Harry had een ander boek kunnen schrijven, om de monarchie te verbeteren en drama’s als het zijne – dat van overbodige familieleden – te voorkomen. Vanuit algemene ­principes, zonder gênante private details. Hij zou ook zijn erfelijke ­titel kunnen opgeven. Die staat toch haaks op de Amerikaanse instelling. En hij zou een boek kunnen schrijven zonder anderen te bekladden. Dit boek maakt hem misschien ­populair, maar niet geloofwaardig. Maar goed, het probleem is natuurlijk niet alleen Harry’s houding. Zijn succes is mogelijk omdat publieke deugden verwaterd zijn: het private, het intieme, en het smeuïge ­verkopen.”

Deze column verscheen in De Standaard, op donderdag 19 januari 2023.

“Meghan en Harry moeten burger worden”, column DS, 16 januari 2020

“De saga rond Harry en Meghan toont (opnieuw) dat de monarchie een wreed, oubollig instituut is. De aristocratie vertrekt van een ongelijkheid die haaks staat op de democratie, schreef ik hier al eerder (DS). Maar daarnaast speelt de houding van de bevolking. Die staat eerder ambivalent dan welwillend tegenover haar royals. Want wie privileges heeft, wordt pas geliefd indien hij ook opofferingen brengt. Anders mort het volk. Royals die al te vrij, rijk en gelukkig willen zijn, worden makkelijk het doelwit voor negatieve commentaar.

Die ambivalentie is inherent aan de monarchie, maar door de massamedia klinkt ze feller. Ambivalentie betekent dat de monarch zowel met een bijzondere liefde als met een bijzondere strengheid wordt bejegend. De liefde was vroeger zelfs ‘deference’, een onderdanige bewondering. Monarchen kregen bijzondere krachten toegemeten, waardoor ze het land konden beschermen. Mensen geloofden dat de (Franse) koning hen bijvoorbeeld kon genezen door hen aan te raken (aldus Marc Bloch). Dit soort bijgeloof is verdwenen. Daarmee is ook de aanbidding verminderd. Toch is er nog een uitzonderlijk respect; protocollaire regels illustreren dat de monarch letterlijk en symbolisch op iedereen voorrang heeft.

Maar tegenover die liefde staat heel wat dwang. Bij voorrechten horen plichten. Een bijna wreedaardige beperking is dat koningin Elizabeth II nooit mag tonen wie ze is. Tijdens haar ontmoetingen mag ze alleen handjes schudden, glimlachen en neutrale opmerkingen maken. Elizabeth gedraagt zich dan ook afstandelijk. Ze lijkt behept met een Britse ‘stiff upper lip’. Maar haar terughoudendheid is fundamenteler; ze hoort bij de ‘twee lichamen’ van de soeverein; de koningin is een publieke persoon (dit is haar heilige functie) en een private persoon. Als soeverein incarneert ze de ‘body politic’, de staat, de gemeenschap. De koningin is dus een mens. Maar door een heilig ritueel tijdens de troonsbestijging wordt ze méér dan gewoon Elizabeth. Voortaan beleeft ze niet alleen haar persoonlijke leven, maar belichaamt ze een eeuwige functie. Hoe meer de koningin haar persoonlijke karakter – de echte Elizabeth – verbergt, hoe beter ze haar functie uitoefent, en hoe meer macht ze verwerft.

> _Uitgelichte items_
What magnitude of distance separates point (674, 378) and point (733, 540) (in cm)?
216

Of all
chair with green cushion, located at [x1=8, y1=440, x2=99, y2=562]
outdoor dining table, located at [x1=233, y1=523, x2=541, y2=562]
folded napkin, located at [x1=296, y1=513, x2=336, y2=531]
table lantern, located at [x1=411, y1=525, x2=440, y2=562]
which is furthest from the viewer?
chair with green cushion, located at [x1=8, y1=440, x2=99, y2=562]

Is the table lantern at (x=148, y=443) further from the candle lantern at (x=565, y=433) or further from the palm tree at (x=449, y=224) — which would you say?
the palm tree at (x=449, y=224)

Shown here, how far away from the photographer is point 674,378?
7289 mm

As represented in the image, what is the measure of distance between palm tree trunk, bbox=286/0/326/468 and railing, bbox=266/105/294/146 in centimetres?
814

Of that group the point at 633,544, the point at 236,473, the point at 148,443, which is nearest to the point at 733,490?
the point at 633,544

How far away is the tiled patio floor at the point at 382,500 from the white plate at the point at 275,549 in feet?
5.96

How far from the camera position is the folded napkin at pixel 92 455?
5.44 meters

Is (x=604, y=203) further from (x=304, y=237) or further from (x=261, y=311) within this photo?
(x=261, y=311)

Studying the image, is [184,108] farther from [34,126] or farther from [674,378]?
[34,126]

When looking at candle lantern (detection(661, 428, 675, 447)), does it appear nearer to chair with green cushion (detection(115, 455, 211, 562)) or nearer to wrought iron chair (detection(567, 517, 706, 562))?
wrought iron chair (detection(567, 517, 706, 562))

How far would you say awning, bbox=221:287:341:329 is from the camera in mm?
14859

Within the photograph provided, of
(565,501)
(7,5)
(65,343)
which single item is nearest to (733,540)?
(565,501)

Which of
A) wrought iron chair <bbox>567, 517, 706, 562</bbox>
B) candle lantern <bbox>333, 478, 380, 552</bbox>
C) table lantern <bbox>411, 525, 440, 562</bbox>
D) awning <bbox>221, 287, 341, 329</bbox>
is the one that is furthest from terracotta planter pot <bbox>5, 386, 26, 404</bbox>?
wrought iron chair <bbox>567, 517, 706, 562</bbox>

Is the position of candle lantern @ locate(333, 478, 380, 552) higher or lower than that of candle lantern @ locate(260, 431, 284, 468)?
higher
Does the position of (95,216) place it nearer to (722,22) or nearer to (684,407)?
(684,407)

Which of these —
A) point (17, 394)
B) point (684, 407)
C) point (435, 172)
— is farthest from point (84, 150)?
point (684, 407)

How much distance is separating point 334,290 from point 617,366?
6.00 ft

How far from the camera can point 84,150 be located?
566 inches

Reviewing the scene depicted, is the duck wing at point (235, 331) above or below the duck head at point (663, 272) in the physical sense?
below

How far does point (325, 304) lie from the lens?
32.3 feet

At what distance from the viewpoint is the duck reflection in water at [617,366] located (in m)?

> _Wat te doen_
[1] Som alle personen op die in de tekst over de monarchie bij naam worden genoemd.
[2] Breid de tekst over de monarchie uit met een vervolg op de laatste zin.

> _Gegeven antwoorden_
[1] Harry, Meghan, koningin Elizabeth II, Marc Bloch

[2]
De huidige koningin Elizabeth wordt alom geprezen omdat ze dit al bijna 70 jaar uitstekend doet. In de buitenwereld weet niemand wie ze echt is; Alan Bennett suggereert in de geestige novelle ‘De ongewone lezer’ dat er weinig te kennen valt. Maar dat doet er niet toe. Burgers zien dat de koningin offers brengt. Altijd roept de plicht. Soms ziet ze er een beetje gelukkig uit, maar met mate.

Elke royal die probeert om als persoon naar voren te treden, wordt afgestraft. De gekwelde prinses Diana wilde een hartenkoningin zijn. Ze werd populairder naarmate ze ongelukkiger was. Maar ze gaf ook interviews over haar intieme leven, en met haar scheiding verloor ze haar koninklijke titels. Want de monarchie verdraagt weinig individualiteit.

De bevolking wil dus wel respect opbrengen, maar alleen wanneer royals voldoende inspanningen leveren. Begin jaren ‘90 vond prins Charles zijn romantische geluk belangrijker dan zijn functie; zijn perikelen werden breed uitgesmeerd in de tabloids en door miljoenen mensen gelezen. Tabloids gebruiken het excuus dat royals belastinggeld krijgen. Dit is de moderne formulering van de ruilhandel rond privileges. De generositeit van de bevolking is dus voorwaardelijk; haar respect kan snel in minachting omslaan.

Nu verschijnt Meghan Markle. Ze is een moderne, Amerikaanse vrouw. Ze heeft eigen levensstijl, waarover ze vroeger blogde. Ze reflecteert waarschijnlijk niet over de leer van de twee lichamen van de vorst, maar ze wil hoe dan ook niet in zo’n keurslijf. Ze wil samen met haar man zichzelf zijn, vrij. Dat kan niemand haar kwalijk nemen. Welke hedendaagse mens wil volgens eeuwenoude tradities leven? De vraag is of Harry en Meghan hun koninklijke titels mogen behouden. Misschien lijkt het aanvaardbaar dat ze op die manier financieel onafhankelijk kunnen zijn. Maar dit impliceert een uitverkoop van de koninklijke status, die de monarchie aantast en de kritische media-aandacht niet zal wegnemen. Eigenlijk is er maar één uitkomst; gewoon burger worden.”

Deze column verscheen op donderdag 16 januari 2020 in De Standaard.

“Prins Andrew, het probleem van de monarchie”, column DS 21 nov. 2019

“Veel mensen volgen de verhalen rond koninklijke families graag. Ze vallen voor de betoverende outfits, de fraaie paleizen en de elegante ceremonies. Af en toe halen schandalen de pers. Die lijken een vervelende smet op een gaaf blazoen. Maar het probleem zit dieper: scheve machtsverhoudingen vormen de kern van de monarchie.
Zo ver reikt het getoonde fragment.